This book is an elegantly written contribution to the growing body of criticism on race in early modern English literature. Seeking less a wholesale reorientation of race studies in the Renaissance — as recent criticism focusing on early theories of embodiment has asked of us — Iyengar brings her exceptional strengths as a subtle reader of a range of genres to bear on this exchange. She describes her project as one that "attends closely to material contexts and discursive networks" as well as one that seeks to avoid generating "overarching statements of early modern beliefs about skin color and human differences" (7). To the extent that she does this, she modifies postcolonial accounts of race for the period that [End Page 289] describe the period as something of an originary point for modern racialism. Iyengar, by contrast, attempts to work from an open-ended model of history, one that can account for "change and multiplicity" (15). For Iyengar, "loose mythologies of color" only gradually and unevenly become a "systematic mythology of race" (10-11).

Of the three sections that compose the book, I found the first to be both the most rigorous and most provocative. In this section, called "Ethiopian Histories," Iyengar considers how early modern writers refashioned ancient texts entangled in languages of white and black. The first chapter surveys early modern rewritings of Heliodorus's Greek romance Aithiopika. She focuses on how a range of translations, dramatic adaptations, and histories vary in their representations of both Chariclea, the romance's fair-skinned daughter of Ethiopian royalty, and Andromeda, the mythical love-object of Perseus, whose picture provides the occasion for Chariclea's unusual conception. In reading texts that span 1569 to 1640, Iyengar helps us see that skin color is often not the anchor of identification we expect it to be, subordinate in one of the texts she surveys to notions of race as "rank and kinship" (42) and at times coding unfamiliar embodied notions of desire.

A similar set of findings emerges from her exemplary overview of how early modern exegetes and poets translate the heroine of the biblical Song of Songs as alternately "black," "dark," "brown," "comely," or "beautiful." The scholarship on display here is impressive, leading us through the Song's translation in the Geneva, Bishops, and KJV Bibles, through countless commentaries on the Song, and through explications of how the Hebrew itself engenders many of the Song's textual conundrum that critics have read as expressing "melainophobia" (50). By placing discussions of skin color in the context of Reformist debates, Iyengar complicates the notion that white and black translate categorically as good and evil. For Anglican commentators, for instance, a union of these oppositions embodies the ideal. Surprising, too, is her demonstration that whiteness was often used by extreme Protestants to denote the "painted" ceremony of Catholicism. She also shows how blackness was a language that negotiated the shift from an old poetry of narrative form to a new lyric poetry that confidently embraced blackness to denote interpretive richness. Colors, she reveals, often elude the referents that modern racial logic would propound.

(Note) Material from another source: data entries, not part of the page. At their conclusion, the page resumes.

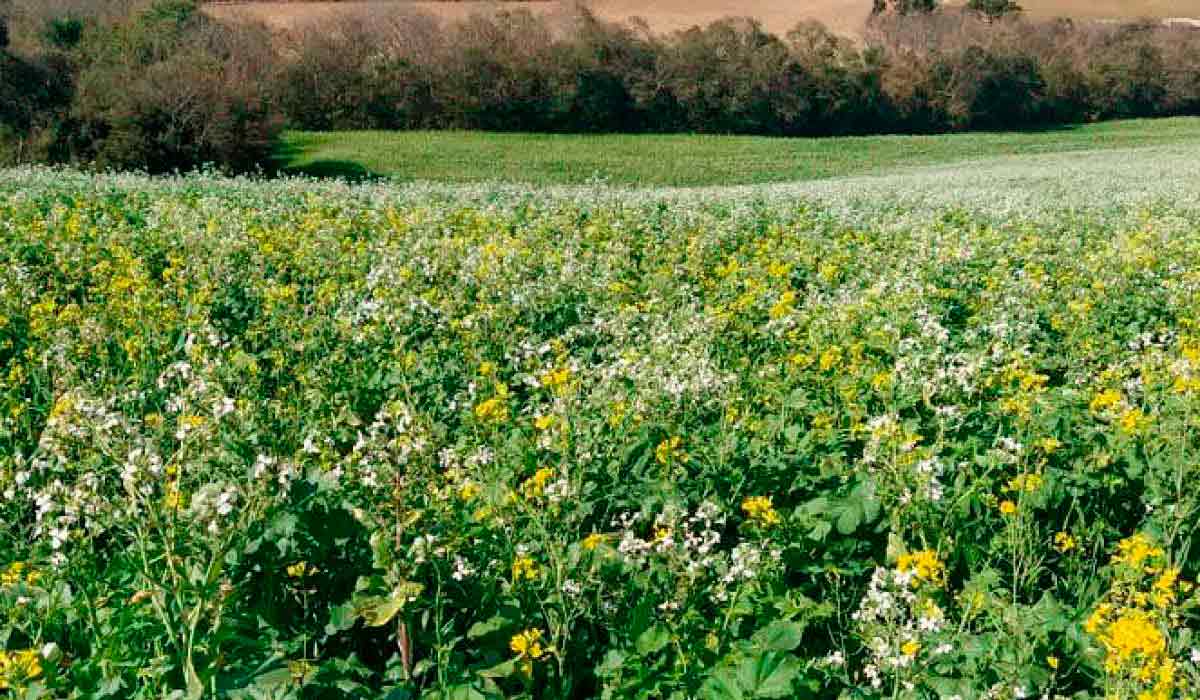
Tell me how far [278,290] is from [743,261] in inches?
214

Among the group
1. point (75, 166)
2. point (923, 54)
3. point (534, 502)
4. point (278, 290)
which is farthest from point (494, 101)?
point (534, 502)

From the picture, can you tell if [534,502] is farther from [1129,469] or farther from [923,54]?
[923,54]

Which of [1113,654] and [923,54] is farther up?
[923,54]

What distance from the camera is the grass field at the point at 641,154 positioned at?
37.3m

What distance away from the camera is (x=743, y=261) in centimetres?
1072

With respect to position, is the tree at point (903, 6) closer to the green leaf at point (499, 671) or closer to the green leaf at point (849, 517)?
the green leaf at point (849, 517)

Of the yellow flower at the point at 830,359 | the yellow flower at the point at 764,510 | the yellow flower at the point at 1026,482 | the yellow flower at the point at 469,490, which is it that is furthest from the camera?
the yellow flower at the point at 830,359

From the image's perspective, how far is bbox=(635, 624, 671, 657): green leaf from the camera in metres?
3.05

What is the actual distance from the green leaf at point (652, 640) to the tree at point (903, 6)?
87859mm

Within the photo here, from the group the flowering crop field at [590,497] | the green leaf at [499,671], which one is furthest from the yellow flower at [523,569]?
the green leaf at [499,671]

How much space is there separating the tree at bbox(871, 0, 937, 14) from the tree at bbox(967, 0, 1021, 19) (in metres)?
5.82

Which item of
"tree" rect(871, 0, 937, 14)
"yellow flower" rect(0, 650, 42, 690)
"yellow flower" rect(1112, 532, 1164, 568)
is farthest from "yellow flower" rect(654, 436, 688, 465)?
"tree" rect(871, 0, 937, 14)

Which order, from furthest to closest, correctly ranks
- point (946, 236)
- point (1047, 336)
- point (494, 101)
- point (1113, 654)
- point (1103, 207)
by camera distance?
point (494, 101) → point (1103, 207) → point (946, 236) → point (1047, 336) → point (1113, 654)

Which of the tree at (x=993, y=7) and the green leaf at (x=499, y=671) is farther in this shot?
the tree at (x=993, y=7)
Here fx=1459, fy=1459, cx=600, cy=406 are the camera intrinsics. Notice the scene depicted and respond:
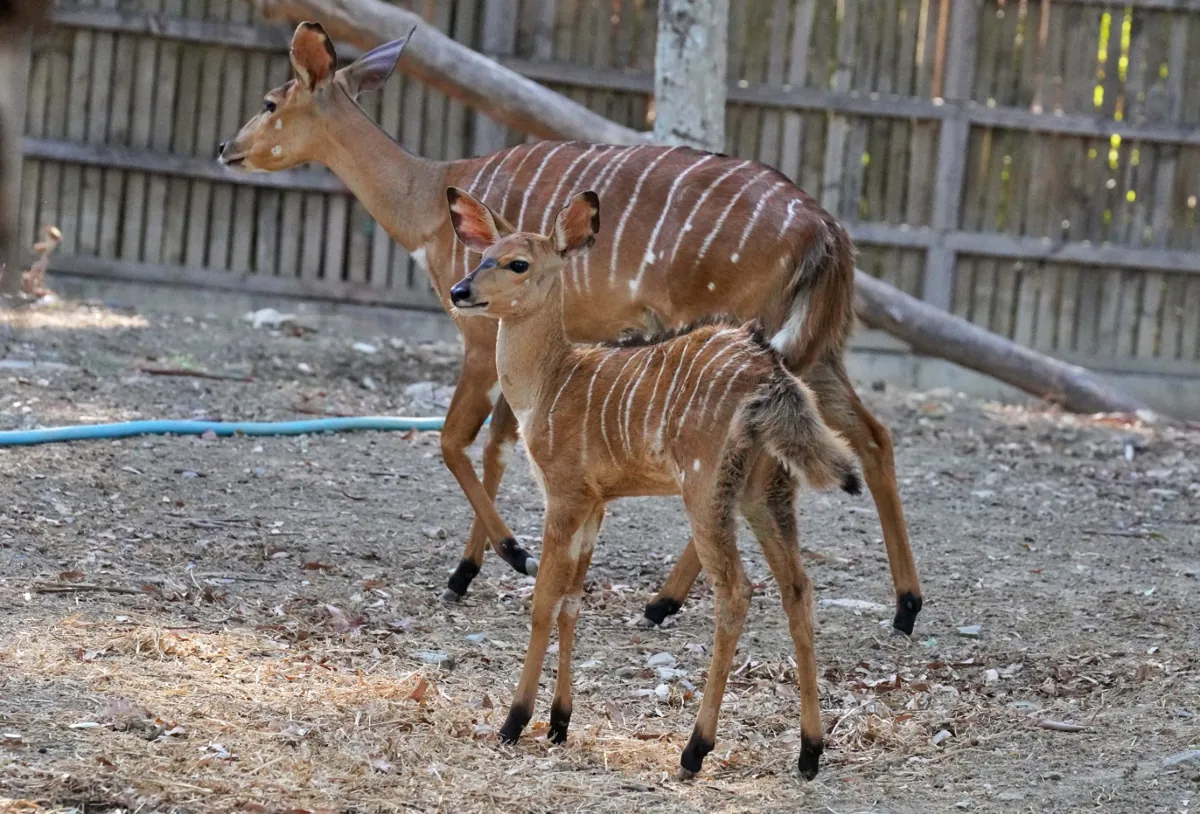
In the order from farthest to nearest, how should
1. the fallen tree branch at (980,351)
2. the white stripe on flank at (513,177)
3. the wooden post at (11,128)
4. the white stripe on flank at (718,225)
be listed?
the fallen tree branch at (980,351) < the white stripe on flank at (513,177) < the white stripe on flank at (718,225) < the wooden post at (11,128)

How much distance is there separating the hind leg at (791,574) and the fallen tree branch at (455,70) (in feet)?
15.4

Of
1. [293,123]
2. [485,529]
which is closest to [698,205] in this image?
[485,529]

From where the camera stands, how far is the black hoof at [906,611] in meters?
4.86

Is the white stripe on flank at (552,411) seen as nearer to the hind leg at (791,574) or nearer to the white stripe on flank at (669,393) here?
the white stripe on flank at (669,393)

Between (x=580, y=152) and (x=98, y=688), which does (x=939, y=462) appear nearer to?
(x=580, y=152)

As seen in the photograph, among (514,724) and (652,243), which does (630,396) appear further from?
(652,243)

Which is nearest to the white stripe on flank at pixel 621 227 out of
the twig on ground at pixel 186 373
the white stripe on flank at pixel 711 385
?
the white stripe on flank at pixel 711 385

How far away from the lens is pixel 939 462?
7520mm

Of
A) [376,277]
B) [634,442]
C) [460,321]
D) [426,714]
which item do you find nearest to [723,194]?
[460,321]

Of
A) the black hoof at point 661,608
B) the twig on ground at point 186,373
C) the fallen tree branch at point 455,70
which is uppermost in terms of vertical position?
the fallen tree branch at point 455,70

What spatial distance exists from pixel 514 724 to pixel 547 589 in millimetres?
351

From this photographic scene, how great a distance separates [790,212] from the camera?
4.95 meters

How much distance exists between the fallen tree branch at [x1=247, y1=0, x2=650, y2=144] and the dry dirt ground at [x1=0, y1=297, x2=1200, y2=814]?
1797mm

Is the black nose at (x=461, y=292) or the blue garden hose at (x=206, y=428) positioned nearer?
the black nose at (x=461, y=292)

The second section of the book, "Whiteness Visible," suspends this more overt engagement with skin color as expressing or defying racial logic and considers how modulations of facial color — specifically, blushing and face-painting — connect with notions of gender and sex difference. Iyengar's skill in contrasting the varying motives of different genres is here on display, where blushing in the hands of moralists describes a mechanism of social control, while the same trope in poetry signals hermeneutic rupture. In further treating the dynamics and technologies of stage blushing, Iyengar covers familiar critical terrain, but with an important difference: she connects the illegibility of painted women with that used to describe blackness.

In the book's final section, "Travail Narratives," Iyengar concludes her survey [End Page 290] of the shifting sands of race in this period by turning...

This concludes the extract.